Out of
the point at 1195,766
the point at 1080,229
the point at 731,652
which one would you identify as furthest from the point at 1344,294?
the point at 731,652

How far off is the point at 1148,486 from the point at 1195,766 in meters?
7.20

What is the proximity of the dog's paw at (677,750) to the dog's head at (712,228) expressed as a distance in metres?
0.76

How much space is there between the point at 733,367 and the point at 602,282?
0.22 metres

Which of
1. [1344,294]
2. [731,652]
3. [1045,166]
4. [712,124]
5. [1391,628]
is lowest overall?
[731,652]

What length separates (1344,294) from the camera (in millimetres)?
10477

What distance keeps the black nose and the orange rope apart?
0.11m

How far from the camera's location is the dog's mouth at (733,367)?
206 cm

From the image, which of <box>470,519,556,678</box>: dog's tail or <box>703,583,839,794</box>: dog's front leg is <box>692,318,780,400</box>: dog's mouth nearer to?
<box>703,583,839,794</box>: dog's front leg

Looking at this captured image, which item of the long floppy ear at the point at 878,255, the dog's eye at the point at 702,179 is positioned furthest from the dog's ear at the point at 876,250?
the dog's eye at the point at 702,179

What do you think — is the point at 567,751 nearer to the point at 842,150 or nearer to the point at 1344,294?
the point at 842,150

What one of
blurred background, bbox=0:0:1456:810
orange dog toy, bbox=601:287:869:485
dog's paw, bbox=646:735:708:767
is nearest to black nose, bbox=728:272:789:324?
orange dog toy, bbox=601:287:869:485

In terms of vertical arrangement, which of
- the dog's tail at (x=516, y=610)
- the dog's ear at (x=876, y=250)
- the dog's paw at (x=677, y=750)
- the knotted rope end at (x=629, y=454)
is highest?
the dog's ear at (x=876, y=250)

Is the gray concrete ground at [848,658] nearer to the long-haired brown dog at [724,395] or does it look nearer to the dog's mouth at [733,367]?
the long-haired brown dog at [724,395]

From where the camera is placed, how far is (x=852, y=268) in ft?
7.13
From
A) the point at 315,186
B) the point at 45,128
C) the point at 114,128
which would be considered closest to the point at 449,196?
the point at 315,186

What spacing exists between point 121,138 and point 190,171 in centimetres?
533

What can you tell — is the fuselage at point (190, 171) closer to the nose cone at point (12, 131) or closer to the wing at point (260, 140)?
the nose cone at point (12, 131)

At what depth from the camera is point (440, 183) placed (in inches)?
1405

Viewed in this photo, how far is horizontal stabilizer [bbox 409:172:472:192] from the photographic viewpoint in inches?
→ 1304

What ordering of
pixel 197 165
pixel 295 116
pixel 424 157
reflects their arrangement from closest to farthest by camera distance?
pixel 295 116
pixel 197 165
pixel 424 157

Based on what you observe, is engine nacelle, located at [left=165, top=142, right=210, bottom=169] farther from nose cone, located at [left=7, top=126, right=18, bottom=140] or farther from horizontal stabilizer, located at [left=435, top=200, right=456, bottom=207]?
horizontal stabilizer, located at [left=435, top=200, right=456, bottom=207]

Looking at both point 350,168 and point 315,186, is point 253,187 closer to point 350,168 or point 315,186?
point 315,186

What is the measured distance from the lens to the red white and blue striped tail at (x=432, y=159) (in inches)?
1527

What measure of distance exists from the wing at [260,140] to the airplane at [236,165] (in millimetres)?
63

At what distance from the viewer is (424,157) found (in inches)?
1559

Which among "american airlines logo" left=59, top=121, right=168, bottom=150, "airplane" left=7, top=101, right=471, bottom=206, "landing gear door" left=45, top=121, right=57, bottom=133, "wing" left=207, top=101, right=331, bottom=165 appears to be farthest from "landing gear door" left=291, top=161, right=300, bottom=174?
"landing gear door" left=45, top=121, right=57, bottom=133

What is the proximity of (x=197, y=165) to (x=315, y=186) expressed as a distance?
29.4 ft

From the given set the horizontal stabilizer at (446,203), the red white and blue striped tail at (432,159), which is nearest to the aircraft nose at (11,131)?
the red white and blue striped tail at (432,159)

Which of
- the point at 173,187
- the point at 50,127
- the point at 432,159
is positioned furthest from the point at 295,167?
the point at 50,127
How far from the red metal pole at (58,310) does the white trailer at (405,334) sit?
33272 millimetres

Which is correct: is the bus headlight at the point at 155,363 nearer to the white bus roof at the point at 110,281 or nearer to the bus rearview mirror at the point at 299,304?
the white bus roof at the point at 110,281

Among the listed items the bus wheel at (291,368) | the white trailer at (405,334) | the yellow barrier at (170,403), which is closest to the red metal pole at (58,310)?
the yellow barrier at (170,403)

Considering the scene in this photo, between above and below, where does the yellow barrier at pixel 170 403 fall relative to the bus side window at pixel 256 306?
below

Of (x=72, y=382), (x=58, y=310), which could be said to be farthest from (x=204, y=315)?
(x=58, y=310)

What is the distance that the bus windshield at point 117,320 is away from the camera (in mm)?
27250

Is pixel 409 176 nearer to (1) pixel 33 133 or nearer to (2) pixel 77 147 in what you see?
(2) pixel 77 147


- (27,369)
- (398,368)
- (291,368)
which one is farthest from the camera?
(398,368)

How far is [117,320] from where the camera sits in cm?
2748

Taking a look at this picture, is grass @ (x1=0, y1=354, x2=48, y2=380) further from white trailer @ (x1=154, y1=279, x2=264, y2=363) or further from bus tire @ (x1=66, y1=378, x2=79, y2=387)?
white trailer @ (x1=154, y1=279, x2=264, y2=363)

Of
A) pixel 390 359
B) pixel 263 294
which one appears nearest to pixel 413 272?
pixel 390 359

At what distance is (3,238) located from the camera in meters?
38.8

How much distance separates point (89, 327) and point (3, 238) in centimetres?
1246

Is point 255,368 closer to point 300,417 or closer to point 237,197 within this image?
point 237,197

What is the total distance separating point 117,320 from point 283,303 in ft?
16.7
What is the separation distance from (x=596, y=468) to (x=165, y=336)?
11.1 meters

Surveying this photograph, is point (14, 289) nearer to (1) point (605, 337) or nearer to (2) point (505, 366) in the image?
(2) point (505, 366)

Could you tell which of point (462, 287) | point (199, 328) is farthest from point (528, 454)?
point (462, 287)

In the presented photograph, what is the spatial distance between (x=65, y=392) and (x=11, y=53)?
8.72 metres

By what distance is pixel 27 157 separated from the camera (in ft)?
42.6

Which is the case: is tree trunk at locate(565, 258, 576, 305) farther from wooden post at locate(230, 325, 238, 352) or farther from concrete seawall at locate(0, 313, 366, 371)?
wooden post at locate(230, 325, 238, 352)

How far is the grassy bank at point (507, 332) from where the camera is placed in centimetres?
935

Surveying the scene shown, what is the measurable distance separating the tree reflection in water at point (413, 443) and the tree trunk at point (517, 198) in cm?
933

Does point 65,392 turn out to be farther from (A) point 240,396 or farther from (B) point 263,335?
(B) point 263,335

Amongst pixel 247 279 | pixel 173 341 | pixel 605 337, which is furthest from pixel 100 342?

→ **What you will do**
Print the lines of the listing exactly as they appear, starting at the line that contains "Surveying the scene" and ending at the end of the listing.

→ **Exercise response**
Surveying the scene shown, what is the measurable distance separating the tree reflection in water at point (413, 443) and the tree trunk at point (517, 198) in cm?
933

Does point 65,392 turn out to be farther from (A) point 240,396 or farther from (B) point 263,335?
(B) point 263,335

Amongst pixel 247 279 | pixel 173 341 | pixel 605 337, which is furthest from pixel 100 342?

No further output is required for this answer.